SOURCE EXTRACT.

══════════

Tuesday, May 26, 2015

sci-fi story

We have been able to slow down the greenhouse effect.
Science has cured cancer.
Scientists are treated as rock stars.

Documentaries are popular.

Halona knew that she wanted to study science, without any real aptitude for it. Her parents, both in the STEM industry, were thrilled (and probably encouraged her a little too quickly into the field). She studies the brain, and in particular the senses. In an effort to create an empathy conductor, she stumbles upon a way to allow a person to experience the same sense that another person is experiencing instantaneously. This would be incredible, if it worked by allowing someone to see literally through someone else's eyes, or by allowing a deaf person to hear what someone else hears, or by letting congressmen feel the pain of being shot in war. Unfortunately, Halona hits a wall. She discovers that the conduit for empathy is limited to the sense of taste, the most subjective of all senses.
What good will it do to share taste with another person? People don't like the same things. If Joe eats a steak and wants to share it with Sally, you'd better hope Sally likes her steak cooked medium rare. 
Halona asks her parents for help. They suggest she hide her findings. This is really rather embarrassing. It's better to have no discovery than a stupid one. Tell people you're still working on it, but don't let on that you've gotten to this result.
I mean, really.
With something as disappointing as this, you might as well have been a poltician.

══════════

TRY IT. Please list each short one-line statement about the world that the sci-fi story gives before it introduces Halona.

══════════

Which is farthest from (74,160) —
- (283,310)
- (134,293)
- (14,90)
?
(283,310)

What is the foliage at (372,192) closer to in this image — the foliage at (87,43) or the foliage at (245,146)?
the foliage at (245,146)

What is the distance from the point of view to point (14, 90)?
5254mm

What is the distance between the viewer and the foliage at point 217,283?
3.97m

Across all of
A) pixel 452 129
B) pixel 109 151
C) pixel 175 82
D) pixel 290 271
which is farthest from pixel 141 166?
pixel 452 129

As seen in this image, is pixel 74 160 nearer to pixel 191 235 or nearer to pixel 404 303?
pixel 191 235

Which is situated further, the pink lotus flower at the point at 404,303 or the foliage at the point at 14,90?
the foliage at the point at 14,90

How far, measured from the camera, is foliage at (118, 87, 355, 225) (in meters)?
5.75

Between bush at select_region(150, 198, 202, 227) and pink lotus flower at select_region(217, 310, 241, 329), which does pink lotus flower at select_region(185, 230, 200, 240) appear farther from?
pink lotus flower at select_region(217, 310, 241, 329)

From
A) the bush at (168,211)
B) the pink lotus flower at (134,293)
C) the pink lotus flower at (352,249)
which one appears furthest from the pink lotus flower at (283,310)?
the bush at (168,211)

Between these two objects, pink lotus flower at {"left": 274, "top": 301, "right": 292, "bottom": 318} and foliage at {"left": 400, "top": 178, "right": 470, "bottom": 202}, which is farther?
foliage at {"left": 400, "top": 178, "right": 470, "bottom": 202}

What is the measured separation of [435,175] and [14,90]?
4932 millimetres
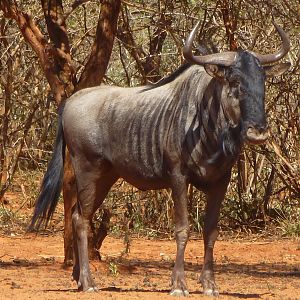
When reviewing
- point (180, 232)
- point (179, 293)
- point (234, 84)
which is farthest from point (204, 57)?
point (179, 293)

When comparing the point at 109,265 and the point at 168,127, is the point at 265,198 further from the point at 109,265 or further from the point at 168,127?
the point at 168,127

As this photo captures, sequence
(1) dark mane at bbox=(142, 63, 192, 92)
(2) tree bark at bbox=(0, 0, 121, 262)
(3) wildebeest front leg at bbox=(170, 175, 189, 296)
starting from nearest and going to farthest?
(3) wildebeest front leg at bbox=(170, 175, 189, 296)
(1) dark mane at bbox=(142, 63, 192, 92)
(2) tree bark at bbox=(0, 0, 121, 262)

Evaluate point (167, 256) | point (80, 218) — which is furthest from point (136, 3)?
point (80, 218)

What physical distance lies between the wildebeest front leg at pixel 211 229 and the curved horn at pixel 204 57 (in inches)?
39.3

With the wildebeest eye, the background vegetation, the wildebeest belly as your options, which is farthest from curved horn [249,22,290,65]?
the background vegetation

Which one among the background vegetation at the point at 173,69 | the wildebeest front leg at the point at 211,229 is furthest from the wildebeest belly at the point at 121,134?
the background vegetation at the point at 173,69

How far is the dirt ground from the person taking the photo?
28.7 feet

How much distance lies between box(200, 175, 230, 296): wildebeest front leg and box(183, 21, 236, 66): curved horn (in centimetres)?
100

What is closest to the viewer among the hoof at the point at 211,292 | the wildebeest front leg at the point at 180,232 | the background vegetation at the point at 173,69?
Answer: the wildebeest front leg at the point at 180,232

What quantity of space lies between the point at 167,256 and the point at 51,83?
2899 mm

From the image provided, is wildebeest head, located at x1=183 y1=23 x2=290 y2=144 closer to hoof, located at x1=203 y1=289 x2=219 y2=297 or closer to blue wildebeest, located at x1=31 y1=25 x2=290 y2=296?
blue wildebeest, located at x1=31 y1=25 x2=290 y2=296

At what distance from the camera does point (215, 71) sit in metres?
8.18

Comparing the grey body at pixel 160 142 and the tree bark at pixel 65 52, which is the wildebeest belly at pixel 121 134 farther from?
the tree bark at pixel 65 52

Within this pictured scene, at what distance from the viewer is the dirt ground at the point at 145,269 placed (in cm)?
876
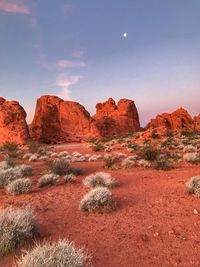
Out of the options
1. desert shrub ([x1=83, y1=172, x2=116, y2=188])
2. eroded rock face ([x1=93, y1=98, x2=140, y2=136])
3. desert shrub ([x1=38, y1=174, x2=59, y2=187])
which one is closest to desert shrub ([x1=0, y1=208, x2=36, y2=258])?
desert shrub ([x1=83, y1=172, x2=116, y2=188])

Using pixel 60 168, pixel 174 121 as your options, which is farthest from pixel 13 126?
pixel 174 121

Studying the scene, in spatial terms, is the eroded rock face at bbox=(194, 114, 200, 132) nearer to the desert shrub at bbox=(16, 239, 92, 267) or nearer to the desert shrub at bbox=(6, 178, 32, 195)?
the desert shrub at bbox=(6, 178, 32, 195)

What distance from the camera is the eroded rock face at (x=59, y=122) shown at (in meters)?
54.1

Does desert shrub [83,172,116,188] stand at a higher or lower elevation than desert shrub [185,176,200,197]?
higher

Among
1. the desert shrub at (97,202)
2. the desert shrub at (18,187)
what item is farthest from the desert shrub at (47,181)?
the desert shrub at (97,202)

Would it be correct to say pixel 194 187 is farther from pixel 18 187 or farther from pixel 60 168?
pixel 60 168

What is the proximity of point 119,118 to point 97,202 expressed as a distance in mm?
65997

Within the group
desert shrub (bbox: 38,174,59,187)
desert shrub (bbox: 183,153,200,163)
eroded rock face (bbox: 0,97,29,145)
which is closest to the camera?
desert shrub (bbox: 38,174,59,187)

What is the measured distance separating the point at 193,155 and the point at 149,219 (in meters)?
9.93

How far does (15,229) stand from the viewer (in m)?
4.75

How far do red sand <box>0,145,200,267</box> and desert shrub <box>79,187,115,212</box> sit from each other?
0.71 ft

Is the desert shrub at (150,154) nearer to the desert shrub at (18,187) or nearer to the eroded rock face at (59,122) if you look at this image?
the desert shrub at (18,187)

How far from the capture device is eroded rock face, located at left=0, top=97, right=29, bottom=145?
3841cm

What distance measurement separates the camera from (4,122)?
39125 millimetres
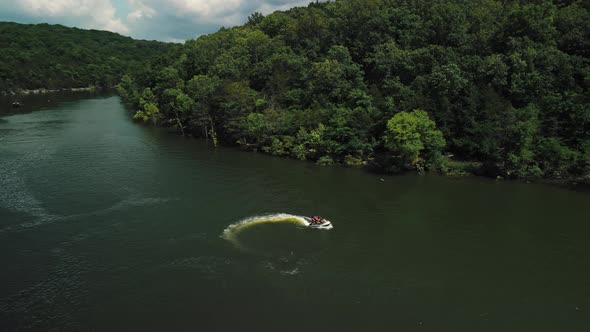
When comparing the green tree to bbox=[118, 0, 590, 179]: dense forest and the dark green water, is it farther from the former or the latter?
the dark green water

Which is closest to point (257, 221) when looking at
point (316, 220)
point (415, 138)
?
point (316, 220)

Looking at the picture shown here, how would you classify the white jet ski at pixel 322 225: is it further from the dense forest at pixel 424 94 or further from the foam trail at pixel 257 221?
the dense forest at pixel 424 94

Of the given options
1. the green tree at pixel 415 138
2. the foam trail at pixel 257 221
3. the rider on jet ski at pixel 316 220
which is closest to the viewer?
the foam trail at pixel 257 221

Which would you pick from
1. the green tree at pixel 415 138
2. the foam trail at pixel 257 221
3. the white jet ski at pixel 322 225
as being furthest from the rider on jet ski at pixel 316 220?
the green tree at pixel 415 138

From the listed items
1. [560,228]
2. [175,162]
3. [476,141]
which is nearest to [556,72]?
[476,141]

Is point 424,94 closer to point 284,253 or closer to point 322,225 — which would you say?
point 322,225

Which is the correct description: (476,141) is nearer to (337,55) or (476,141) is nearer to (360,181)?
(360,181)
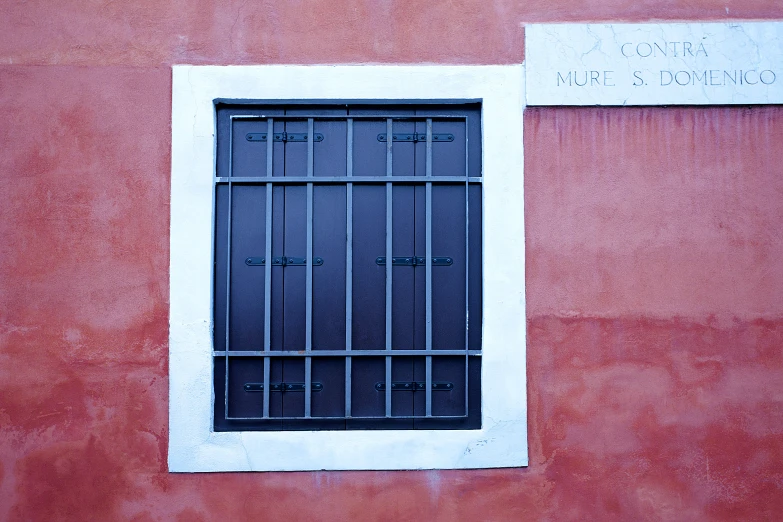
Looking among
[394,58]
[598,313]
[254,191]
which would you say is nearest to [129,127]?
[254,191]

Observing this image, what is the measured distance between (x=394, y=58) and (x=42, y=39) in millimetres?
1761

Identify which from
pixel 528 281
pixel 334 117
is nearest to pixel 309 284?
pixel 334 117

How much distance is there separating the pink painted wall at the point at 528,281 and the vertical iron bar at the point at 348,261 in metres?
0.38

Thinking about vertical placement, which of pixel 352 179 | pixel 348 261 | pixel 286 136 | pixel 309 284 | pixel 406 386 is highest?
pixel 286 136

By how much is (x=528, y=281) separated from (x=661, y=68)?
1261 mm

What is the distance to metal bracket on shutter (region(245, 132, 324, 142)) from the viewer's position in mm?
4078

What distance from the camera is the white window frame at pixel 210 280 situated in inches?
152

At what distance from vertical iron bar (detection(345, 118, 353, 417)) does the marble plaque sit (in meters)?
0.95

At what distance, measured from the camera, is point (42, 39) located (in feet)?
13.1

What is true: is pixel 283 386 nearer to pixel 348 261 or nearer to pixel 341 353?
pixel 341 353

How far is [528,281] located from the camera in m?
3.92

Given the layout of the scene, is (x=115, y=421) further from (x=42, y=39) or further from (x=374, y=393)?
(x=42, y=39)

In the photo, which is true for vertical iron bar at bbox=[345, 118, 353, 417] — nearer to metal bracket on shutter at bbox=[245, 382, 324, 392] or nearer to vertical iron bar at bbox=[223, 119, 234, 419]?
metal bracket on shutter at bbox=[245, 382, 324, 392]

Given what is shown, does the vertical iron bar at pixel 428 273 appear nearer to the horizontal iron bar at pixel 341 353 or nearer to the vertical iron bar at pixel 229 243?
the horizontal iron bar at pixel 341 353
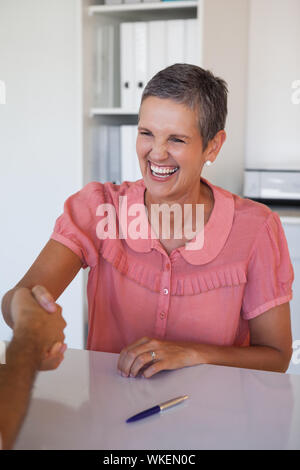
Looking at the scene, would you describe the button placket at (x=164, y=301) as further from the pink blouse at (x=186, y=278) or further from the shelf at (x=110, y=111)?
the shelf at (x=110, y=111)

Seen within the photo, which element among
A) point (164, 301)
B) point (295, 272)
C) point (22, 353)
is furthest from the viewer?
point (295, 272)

══════════

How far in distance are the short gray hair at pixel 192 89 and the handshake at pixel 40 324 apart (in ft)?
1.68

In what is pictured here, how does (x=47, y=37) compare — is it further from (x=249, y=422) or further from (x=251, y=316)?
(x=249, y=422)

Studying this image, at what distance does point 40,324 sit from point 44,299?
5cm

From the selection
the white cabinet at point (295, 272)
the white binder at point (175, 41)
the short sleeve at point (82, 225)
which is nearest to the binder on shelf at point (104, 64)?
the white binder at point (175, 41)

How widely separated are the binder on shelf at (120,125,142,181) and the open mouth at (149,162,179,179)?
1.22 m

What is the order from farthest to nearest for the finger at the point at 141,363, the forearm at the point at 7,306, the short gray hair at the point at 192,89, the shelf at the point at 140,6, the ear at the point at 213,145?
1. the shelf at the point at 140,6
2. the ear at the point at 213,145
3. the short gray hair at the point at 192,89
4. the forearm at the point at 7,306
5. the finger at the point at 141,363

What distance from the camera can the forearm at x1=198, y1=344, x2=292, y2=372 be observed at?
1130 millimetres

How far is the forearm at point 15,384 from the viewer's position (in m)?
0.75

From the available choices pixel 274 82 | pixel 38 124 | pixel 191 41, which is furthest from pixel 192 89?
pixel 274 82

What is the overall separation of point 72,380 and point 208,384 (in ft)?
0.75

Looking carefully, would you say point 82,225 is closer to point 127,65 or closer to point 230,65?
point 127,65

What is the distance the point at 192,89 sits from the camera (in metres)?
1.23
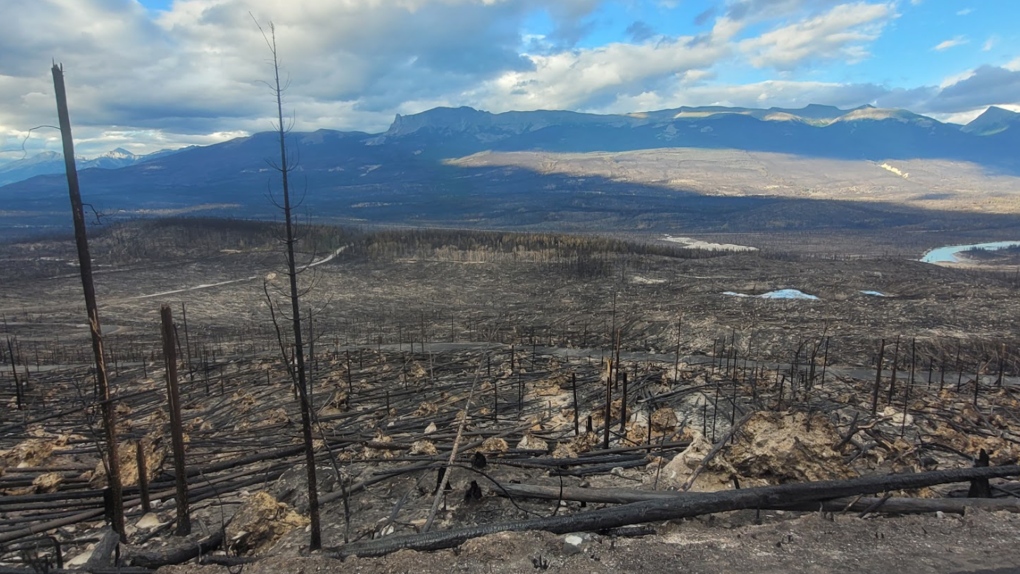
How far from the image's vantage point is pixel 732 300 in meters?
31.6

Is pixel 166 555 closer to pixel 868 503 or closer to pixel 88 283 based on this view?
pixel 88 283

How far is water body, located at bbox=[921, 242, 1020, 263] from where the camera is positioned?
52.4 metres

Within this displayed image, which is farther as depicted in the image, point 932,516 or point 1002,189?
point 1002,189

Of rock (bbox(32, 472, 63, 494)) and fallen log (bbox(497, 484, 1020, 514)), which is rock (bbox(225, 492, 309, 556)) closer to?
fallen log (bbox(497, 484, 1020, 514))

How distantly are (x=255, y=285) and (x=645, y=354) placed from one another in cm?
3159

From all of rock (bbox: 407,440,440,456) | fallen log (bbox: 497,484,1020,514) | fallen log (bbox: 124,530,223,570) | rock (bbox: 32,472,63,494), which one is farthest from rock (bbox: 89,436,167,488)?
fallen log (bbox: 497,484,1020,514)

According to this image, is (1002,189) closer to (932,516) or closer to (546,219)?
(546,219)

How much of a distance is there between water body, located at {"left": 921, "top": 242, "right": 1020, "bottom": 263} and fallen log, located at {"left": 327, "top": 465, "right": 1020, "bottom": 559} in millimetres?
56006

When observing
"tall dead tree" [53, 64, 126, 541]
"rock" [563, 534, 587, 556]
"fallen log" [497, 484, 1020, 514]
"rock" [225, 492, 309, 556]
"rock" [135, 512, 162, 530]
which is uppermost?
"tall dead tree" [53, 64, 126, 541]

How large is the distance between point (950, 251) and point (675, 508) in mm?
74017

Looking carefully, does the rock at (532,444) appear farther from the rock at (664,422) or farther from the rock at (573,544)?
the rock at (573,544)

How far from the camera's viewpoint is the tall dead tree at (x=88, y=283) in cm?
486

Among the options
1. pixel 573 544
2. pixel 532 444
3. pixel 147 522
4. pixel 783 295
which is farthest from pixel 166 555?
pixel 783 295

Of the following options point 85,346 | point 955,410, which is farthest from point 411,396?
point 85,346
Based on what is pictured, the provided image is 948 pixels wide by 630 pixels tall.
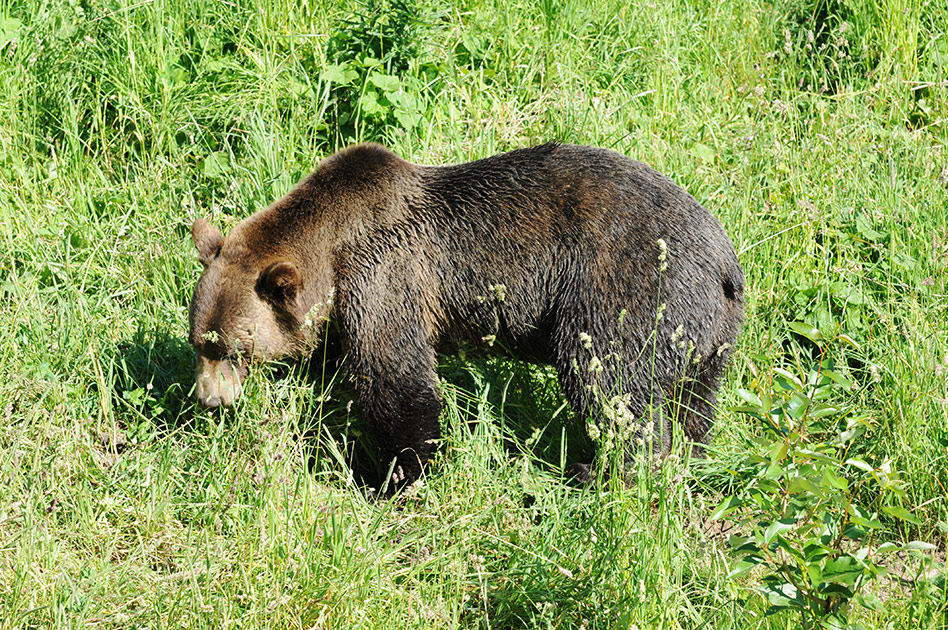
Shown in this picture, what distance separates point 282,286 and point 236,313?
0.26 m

══════════

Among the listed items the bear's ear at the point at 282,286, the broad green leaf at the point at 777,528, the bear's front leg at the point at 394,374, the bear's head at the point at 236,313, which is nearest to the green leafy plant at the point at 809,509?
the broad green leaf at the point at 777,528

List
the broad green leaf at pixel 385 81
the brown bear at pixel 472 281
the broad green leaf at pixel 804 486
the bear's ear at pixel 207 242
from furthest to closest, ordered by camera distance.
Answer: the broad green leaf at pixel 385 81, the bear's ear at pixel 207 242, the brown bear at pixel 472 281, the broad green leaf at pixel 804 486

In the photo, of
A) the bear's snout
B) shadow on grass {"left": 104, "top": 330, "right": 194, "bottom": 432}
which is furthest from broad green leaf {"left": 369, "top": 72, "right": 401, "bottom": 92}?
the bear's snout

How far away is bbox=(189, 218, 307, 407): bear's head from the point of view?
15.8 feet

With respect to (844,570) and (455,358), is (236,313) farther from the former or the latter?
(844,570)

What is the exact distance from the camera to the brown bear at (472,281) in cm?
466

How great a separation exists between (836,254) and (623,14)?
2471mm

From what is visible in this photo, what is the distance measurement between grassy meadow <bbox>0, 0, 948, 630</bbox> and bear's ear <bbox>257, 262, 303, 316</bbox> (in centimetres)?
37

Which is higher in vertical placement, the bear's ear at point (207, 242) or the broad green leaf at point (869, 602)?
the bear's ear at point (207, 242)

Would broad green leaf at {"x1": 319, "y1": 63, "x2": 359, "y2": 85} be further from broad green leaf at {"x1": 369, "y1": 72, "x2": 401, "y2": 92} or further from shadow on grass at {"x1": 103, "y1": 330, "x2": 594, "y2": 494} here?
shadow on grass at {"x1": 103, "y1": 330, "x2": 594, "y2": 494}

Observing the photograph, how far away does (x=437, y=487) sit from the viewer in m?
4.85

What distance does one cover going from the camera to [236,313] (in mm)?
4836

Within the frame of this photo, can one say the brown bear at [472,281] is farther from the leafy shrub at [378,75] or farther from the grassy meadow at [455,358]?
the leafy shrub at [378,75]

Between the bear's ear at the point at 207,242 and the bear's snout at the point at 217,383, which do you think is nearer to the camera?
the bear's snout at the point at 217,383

══════════

ANSWER TO THIS TASK.
- We have been able to slow down the greenhouse effect.
- Science has cured cancer.
- Scientists are treated as rock stars.
- Documentaries are popular.